> [Given text]

====================

In the mammalian host, ROS is induced as an antimicrobial defense. To highlight the importance of this defense, individuals with chronic granulomatous disease who have deficiencies in generating ROS, are highly susceptible to infection by a broad range of microbes including Salmonella enterica, Staphylococcus aureus, Serratia marcescens, and Aspergillus spp.

Studies on the homeostasis of the Drosophila melanogaster’s intestines have shown the production of ROS as a key component of the immune response in the gut of the fly. ROS acts both as a bactericide, damaging the bacterial DNA, RNA and proteins, as well as a signalling molecule that induces repair mechanisms of the epithelium. The uracil released by microorganism triggers the production and activity of Duox, the ROS-producing enzyme in the intestine. Duox activity is induced according to the level of uracil in the gut; under basal conditions, it is down-regulated by the protein kinase MkP3. The tight regulation of Duox avoids excessive production of ROS and facilitates differentiation between benign and damage-inducing microorganisms in the gut.

The manner in which ROS defends the host from invading microbe is not fully understood. One of the more likely modes of defense is damage to microbial DNA. Studies using Salmonella demonstrated that DNA repair mechanisms were required to resist killing by ROS. A role for ROS in antiviral defense mechanisms has been demonstrated via Rig-like helicase-1 and mitochondrial antiviral signaling protein. Increased levels of ROS potentiate signaling through this mitochondria-associated antiviral receptor to activate interferon regulatory factor (IRF)-3, IRF-7, and nuclear factor kappa B (NF-κB), resulting in an antiviral state. Respiratory epithelial cells induce mitochondrial ROS in response to influenza infection. This induction of ROS led to the induction of type III interferon and the induction of an antiviral state, limiting viral replication. In host defense against mycobacteria, ROS play a role, although direct killing is likely not the key mechanism; rather, ROS likely affect ROS-dependent signalling controls, such as cytokine production, autophagy, and granuloma formation.

Reactive oxygen species are also implicated in activation, anergy and apoptosis of T cells.

====================

> [Saved data entries]
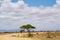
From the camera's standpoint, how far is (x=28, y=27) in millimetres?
72875

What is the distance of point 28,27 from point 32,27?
5.24 feet

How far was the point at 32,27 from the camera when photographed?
73125mm
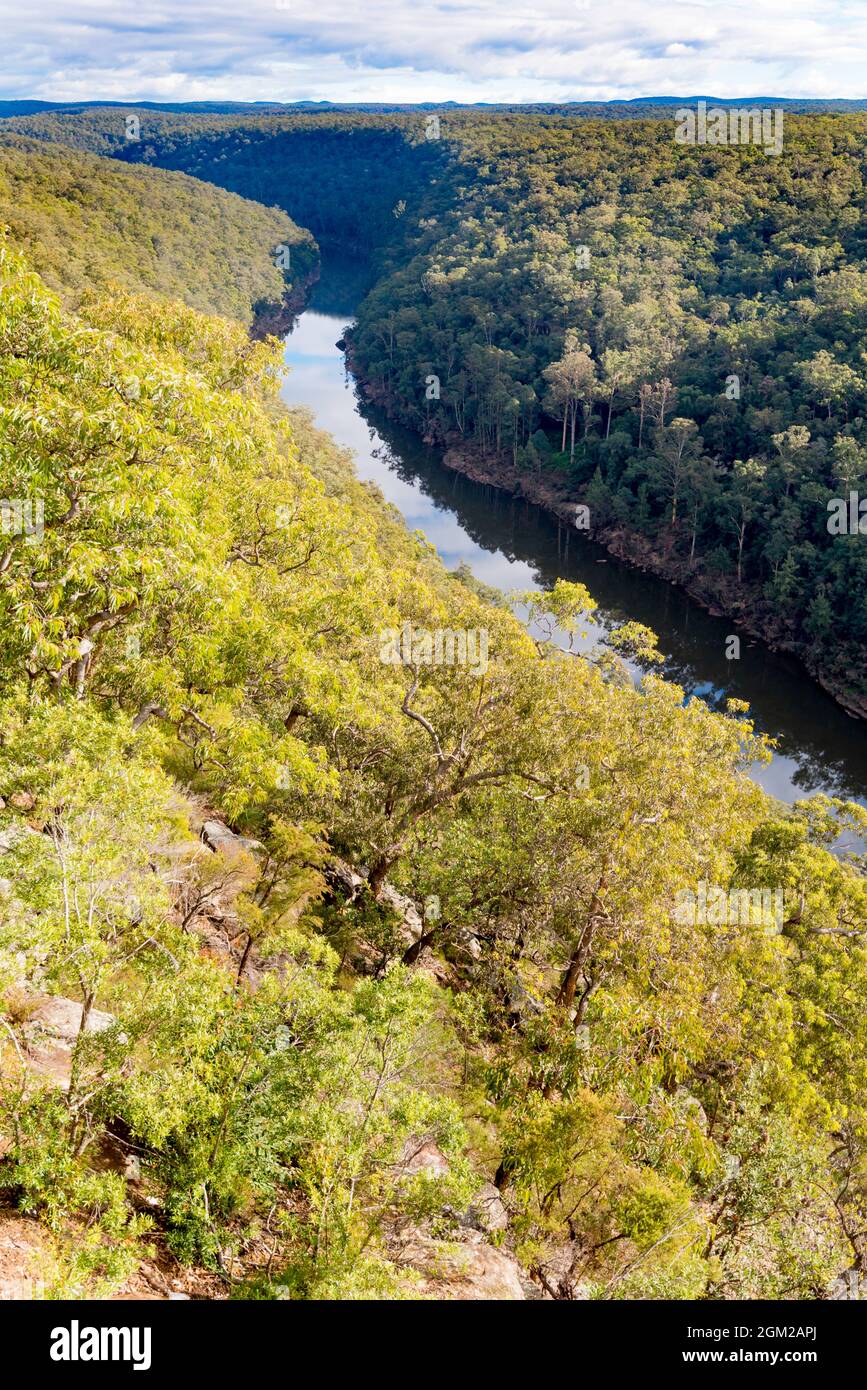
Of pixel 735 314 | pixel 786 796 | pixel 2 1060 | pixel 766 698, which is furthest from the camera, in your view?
pixel 735 314

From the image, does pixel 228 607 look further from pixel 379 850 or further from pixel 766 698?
pixel 766 698

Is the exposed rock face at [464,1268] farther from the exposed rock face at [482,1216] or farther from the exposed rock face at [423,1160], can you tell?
the exposed rock face at [423,1160]

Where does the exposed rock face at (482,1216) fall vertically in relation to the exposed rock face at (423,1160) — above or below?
below

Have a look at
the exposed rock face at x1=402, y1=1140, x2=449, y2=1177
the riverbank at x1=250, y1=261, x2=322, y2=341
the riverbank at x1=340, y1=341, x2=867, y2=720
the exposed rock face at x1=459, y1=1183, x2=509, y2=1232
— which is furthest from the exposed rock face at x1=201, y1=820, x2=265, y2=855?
the riverbank at x1=250, y1=261, x2=322, y2=341

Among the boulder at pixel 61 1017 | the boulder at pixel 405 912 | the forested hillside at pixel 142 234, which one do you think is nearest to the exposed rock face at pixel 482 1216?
the boulder at pixel 61 1017

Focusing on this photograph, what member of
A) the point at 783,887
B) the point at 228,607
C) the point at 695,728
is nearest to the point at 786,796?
the point at 783,887

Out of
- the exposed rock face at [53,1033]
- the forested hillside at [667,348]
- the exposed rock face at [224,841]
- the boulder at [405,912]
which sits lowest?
the boulder at [405,912]

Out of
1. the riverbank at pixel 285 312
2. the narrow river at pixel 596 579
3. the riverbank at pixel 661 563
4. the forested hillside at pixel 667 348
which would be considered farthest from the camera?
the riverbank at pixel 285 312
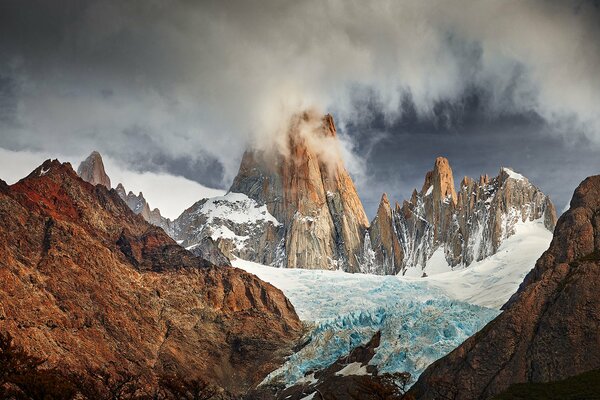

====================

> [What you will do]
(A) According to the text on reactive oxygen species in host defense, why does the tight regulation of Duox matter in the fly gut?
(B) Repeat the part of the text on reactive oxygen species in host defense that begins at the words "In the mammalian" and stops after the words "and Aspergillus spp.".

> [Responses per task]
(A) Tight regulation of Duox keeps ROS production from becoming excessive. It also helps the gut tell benign microorganisms apart from those that cause damage.

(B)
In the mammalian host, ROS is induced as an antimicrobial defense. To highlight the importance of this defense, individuals with chronic granulomatous disease who have deficiencies in generating ROS, are highly susceptible to infection by a broad range of microbes including Salmonella enterica, Staphylococcus aureus, Serratia marcescens, and Aspergillus spp.